## Request
Copy the items below from the line containing "How far from the image's" up to and including the line containing "0.28 metres", character for character, and nothing else.

## Data records
□ □ □ □

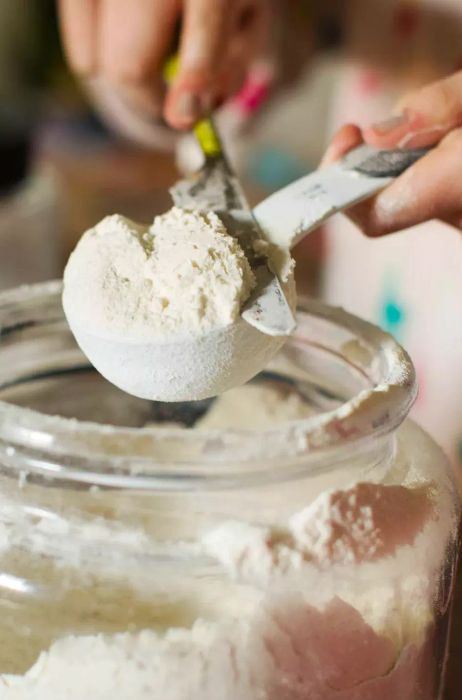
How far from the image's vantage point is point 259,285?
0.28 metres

□ □ □ □

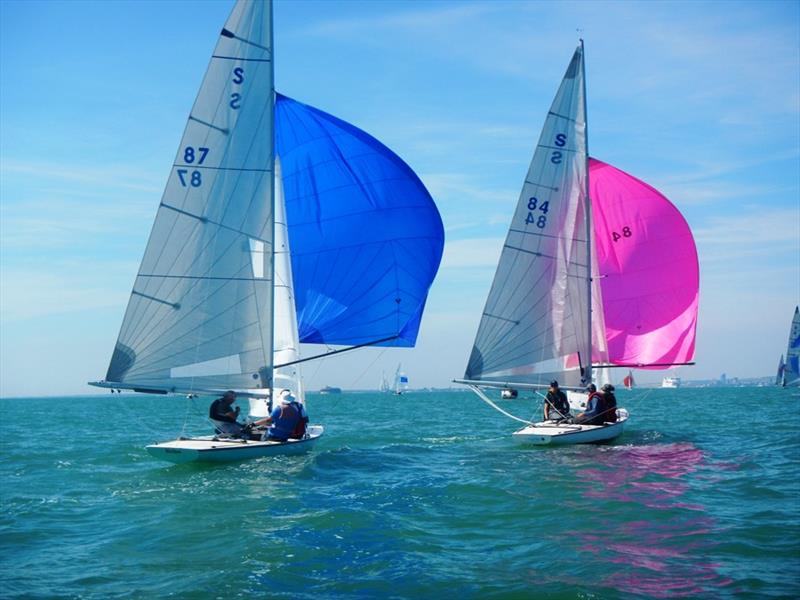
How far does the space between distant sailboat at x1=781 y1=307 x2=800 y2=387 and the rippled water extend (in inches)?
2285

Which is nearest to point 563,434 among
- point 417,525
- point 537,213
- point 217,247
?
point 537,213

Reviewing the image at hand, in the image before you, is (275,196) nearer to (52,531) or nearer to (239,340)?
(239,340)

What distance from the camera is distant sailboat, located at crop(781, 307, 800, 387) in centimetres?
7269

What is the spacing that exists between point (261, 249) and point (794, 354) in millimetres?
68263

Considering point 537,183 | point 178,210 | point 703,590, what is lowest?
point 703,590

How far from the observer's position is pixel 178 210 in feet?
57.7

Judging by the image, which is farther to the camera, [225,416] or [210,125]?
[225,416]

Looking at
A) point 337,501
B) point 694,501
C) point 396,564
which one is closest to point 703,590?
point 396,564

□ □ □ □

## Task solution
How far from the image's vantage point is point 259,285?
0.28 metres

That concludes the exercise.